EXERCICES À FAIRE =>
A. Recopiez à l'identique le passage du texte sur les bibliothèques qui va de « La BU elle même » à « imprévus du quotidien. ».
B. Relevez toutes les adresses web citées dans le texte sur les bibliothèques.

TEXTE =>

::::

Les collègues néozélandais m’ont signalé qu’ils étaient proches de ce que faisait la Finlande en matière de soutien à la lecture et aux bibliothèques scolaires. Originalité du modèle finlandais semble-t-il et qui peut alimenter la réflexion : selon les documents mis en ligne, l’associations des bibliothécaires scolaires essaie de de discuter avec les PRINCIPAUX de collège et les PARENTS : http://www.oph.fi/download/47629_good_school_library.pdf
Les américains semblent à la recherche de la pierre philosophale dans le même domaine et sont allés voir dans le monde ce qui se passait. On trouvera une vidéo intéressante de l’American Library Association qui présente le système finlandais http://www.youtube.com/watch?v=X8-TK8BR-I8. Et une page web qui recense les associations de bibliothécaires scolaires dans le monde et décrit leurs actions : http://connect.ala.org/node/76430
4. Quelles compétences (spécifiques ?) s’avèrent nécessaires pour les professionnels exerçant dans les learning center universitaires ?
En BU la fonction des bibliothécaires évolue à mon sens vers une plus grande polyvalence afin de répondre à toutes les attentes de nos publics et les nécessités de nos métiers, en face d’un monde massivement numérique, mais qui garde une grande partie de sa mémoire encore sur papier.
La BU elle même évolue du « tout posséder au cas où » au « avoir accès à tout, quand c’est nécessaire », ce qui change la manière de constituer et traiter les collections. Ensuite, du fait de la charge de service public, et du travail en équipe sur des améliorations, des innovations ou simplement la résolution de problèmes du quotidien, les bibliothécaires deviennent des gens très ouverts qui fonctionnement en mode projet, tout en gérant leurs tâches de spécialistes, et en faisant face aux imprévus du quotidien.
La formation à la recherche documentaire devient une activité quotidienne pour de plus en plus d’agents dans les BU. Chacun contribue un peu, ou beaucoup, selon son emploi du temps et son profil, via les cours donnés, les pages web alimentées, les renseignements donnés sur place ou via le guichet virtuel, etc…
Pour les recrutements, il est souhaitable de diversifier les profils des agents pour avoir des équipes capables de tout faire, de la gestion doc à la communication en passant par l’animation ou les nouveaux services via le web, ou surtout le contact direct avec les enseignants chercheurs, mais qui restent soudés par un métier commun de spécialiste de l’information, acquis par la formation sur le terrain ou par un diplôme.

::::

DONNÉES BRUTES =>
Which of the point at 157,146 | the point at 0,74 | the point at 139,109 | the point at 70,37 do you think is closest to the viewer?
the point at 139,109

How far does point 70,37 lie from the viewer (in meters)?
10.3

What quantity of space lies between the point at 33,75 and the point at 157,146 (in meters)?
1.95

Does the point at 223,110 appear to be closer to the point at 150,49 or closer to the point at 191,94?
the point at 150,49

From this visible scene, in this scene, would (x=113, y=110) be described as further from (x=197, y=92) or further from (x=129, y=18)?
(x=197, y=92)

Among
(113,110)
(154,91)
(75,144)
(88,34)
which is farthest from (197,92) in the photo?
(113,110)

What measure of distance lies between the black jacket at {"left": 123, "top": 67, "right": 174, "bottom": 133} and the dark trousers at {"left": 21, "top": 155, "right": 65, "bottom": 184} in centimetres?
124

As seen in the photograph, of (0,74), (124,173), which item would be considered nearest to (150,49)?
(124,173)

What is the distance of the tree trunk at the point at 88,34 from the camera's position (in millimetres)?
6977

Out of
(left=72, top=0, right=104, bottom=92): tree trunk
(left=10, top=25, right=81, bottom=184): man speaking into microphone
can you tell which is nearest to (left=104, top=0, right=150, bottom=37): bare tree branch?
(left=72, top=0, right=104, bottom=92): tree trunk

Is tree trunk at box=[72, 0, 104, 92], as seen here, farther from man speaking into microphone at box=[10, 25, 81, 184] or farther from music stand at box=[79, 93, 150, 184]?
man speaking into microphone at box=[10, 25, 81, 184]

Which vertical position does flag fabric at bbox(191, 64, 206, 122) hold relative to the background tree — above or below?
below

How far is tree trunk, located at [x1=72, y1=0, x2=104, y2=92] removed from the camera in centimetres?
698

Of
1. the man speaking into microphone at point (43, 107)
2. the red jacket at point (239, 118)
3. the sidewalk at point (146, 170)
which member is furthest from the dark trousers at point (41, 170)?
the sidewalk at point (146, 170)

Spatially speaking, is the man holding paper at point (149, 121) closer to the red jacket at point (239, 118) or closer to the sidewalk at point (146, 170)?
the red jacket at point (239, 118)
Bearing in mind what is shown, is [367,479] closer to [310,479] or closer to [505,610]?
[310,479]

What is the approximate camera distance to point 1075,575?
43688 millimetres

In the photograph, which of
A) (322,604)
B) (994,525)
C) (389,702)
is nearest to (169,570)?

::::

RÉPONSES COMPLÈTES =>
A.
La BU elle même évolue du « tout posséder au cas où » au « avoir accès à tout, quand c’est nécessaire », ce qui change la manière de constituer et traiter les collections. Ensuite, du fait de la charge de service public, et du travail en équipe sur des améliorations, des innovations ou simplement la résolution de problèmes du quotidien, les bibliothécaires deviennent des gens très ouverts qui fonctionnement en mode projet, tout en gérant leurs tâches de spécialistes, et en faisant face aux imprévus du quotidien.

B.
- http://www.oph.fi/download/47629_good_school_library.pdf
- http://www.youtube.com/watch?v=X8-TK8BR-I8
- http://connect.ala.org/node/76430